Porque cuando las ventas bajan, no solo piensas “no estoy vendiendo”. Muchas veces lo que aparece es: “¿estaré haciendo algo mal?”, “¿esto realmente funciona?”, “¿debería seguir?”.
Y sostenerte en ese vaivén no es solo un desafío financiero. Es profundamente emocional.
Lo primero es entender que la inestabilidad no siempre es señal de fracaso.
Muchos negocios —especialmente los creativos o estacionales como las velas— tienen ciclos. Momentos de mayor demanda y otros más tranquilos. Fechas especiales, temporadas, cambios de comportamiento en las personas.
No todo depende de ti.
Y aunque eso no elimina la preocupación, sí cambia la forma en que lo interpretas.
Otro punto importante es separar, en la medida de lo posible, tu valor personal de los resultados del negocio.
Cuando emprendes, todo está muy mezclado. Lo que haces es parte de ti, entonces cuando algo no resulta, se siente personal. Pero una baja en ventas no define tu capacidad, tu talento ni tu potencial.
Es una variable más dentro de un proceso mucho más amplio.
También ayuda mucho anticipar.
Saber que pueden existir meses más lentos te permite prepararte mejor, tanto en lo económico como en lo mental. No te toma por sorpresa. No te desarma de la misma forma.
Esto no siempre es fácil al inicio, pero con el tiempo puedes empezar a identificar patrones.
Otro recurso importante es diversificar.
No depender de una sola fuente de ingreso dentro de tu propio negocio puede darte más estabilidad.

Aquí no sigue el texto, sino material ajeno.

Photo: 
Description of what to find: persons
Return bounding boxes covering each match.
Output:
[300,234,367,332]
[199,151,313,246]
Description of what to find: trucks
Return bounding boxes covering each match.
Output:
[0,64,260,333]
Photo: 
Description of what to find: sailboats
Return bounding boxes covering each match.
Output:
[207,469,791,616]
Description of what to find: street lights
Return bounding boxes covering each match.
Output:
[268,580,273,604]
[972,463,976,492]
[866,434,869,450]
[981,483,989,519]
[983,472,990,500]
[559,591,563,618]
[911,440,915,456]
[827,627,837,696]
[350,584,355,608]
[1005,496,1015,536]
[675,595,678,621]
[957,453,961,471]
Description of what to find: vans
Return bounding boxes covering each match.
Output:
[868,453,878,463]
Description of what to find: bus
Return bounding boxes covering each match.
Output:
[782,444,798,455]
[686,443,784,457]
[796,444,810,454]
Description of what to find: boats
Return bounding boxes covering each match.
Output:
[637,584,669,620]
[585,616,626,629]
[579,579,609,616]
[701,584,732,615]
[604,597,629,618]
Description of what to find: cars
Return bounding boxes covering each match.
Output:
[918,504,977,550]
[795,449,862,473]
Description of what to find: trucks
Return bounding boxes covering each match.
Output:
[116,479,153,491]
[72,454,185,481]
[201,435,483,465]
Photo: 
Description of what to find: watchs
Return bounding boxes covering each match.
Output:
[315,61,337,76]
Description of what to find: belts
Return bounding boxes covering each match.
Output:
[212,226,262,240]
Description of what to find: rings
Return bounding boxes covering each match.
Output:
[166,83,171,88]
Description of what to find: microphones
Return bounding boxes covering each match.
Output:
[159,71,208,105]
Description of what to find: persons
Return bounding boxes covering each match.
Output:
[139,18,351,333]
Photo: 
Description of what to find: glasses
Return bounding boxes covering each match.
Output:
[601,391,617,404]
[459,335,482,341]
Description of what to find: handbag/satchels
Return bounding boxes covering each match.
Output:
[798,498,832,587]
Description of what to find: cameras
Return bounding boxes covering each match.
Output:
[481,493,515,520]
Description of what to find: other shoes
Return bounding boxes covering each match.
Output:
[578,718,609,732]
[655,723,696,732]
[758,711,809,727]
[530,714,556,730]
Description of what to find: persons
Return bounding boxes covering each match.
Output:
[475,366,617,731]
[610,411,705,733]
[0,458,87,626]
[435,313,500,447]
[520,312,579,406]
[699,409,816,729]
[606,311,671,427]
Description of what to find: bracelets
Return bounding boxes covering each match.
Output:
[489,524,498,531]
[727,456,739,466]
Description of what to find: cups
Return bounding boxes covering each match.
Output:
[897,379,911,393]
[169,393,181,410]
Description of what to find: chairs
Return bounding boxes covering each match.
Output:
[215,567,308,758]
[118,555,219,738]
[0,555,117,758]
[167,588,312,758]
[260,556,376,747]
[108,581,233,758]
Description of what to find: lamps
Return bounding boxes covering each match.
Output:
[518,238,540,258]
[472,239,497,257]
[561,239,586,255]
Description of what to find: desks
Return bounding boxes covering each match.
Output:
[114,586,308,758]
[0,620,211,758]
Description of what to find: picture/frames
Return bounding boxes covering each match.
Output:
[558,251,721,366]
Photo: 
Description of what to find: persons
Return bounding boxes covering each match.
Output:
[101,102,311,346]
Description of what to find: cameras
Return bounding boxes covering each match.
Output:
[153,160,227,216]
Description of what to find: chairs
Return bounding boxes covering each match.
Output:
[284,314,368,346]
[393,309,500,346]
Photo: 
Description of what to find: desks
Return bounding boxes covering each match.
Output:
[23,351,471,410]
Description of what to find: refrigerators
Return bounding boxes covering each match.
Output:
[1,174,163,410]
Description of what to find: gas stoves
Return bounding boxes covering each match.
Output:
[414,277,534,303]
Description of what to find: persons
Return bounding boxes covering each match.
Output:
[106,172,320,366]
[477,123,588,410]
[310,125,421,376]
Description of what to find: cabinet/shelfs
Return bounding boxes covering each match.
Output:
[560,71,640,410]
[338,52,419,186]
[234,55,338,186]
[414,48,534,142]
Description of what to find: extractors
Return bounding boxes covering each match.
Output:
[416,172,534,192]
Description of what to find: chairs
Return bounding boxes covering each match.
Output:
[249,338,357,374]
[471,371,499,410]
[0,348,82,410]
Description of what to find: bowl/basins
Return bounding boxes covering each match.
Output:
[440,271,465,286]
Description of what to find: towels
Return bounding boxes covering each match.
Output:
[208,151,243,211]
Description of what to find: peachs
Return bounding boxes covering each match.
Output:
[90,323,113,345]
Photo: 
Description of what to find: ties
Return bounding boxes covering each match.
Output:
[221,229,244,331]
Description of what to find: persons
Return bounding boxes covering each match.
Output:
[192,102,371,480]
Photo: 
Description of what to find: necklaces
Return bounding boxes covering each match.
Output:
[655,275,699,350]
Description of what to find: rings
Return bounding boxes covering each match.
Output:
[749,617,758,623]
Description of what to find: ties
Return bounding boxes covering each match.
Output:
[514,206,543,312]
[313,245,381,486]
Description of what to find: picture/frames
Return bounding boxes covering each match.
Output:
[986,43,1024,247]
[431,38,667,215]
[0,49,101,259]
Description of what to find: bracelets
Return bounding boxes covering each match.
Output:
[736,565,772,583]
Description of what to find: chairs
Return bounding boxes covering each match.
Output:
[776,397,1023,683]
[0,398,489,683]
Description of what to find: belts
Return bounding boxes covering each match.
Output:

Por ejemplo, combinar venta de productos con talleres, kits, colaboraciones o contenido.
No como sobrecarga, sino como estrategia.
También es clave revisar cómo te hablas en esos momentos.
Cuando las cosas no están funcionando como esperabas, es muy fácil caer en un diálogo interno duro. Exigente. Crítico.
Y eso no ayuda.
No se trata de ignorar la realidad, sino de sostenerte con más amabilidad mientras la atraviesas.
Preguntarte qué puedes ajustar, qué puedes probar distinto, pero sin atacarte en el proceso.
La acción desde la calma es mucho más efectiva que la acción desde el miedo.
También es importante no tomar decisiones impulsivas en momentos de baja.
Bajar precios de forma desesperada, cambiar todo de golpe, abandonar ideas que aún no han tenido tiempo de desarrollarse… son respuestas comprensibles, pero no siempre estratégicas.
Darte un poco de espacio antes de reaccionar puede hacer una gran diferencia.
El entorno también influye.
Hablar con otras personas que emprenden, escuchar sus experiencias, entender que no eres la única pasando por esto, puede aliviar mucho la carga.
La inestabilidad compartida pesa menos.
Y hay algo más que no siempre se dice: sostener la incertidumbre también es una habilidad que se entrena.
No es algo con lo que naces o no. Es algo que vas desarrollando a medida que atraviesas estos momentos.
Cada vez que pasas por un período bajo y logras sostenerte, aprendes algo. Sobre tu negocio, pero también sobre ti.
Sobre tu capacidad de adaptarte, de ajustar, de seguir.
También es importante recordar por qué empezaste.
En momentos de duda, volver a esa motivación inicial puede ayudarte a reconectar. No como una presión, sino como un ancla.
Porque no todo es lineal.
Y aunque las redes muchas veces muestran crecimiento constante, la realidad es más irregular. Más humana.
Habrá momentos de avance y momentos de pausa. Y ambos son parte del proceso.
Al final, sostenerte emocionalmente en la inestabilidad no significa no sentir miedo o duda.
Significa no dejar que eso te paralice.
Significa seguir, incluso cuando no tienes todas las certezas.
Y confiar en que estás construyendo algo que, con tiempo y ajustes, puede crecer.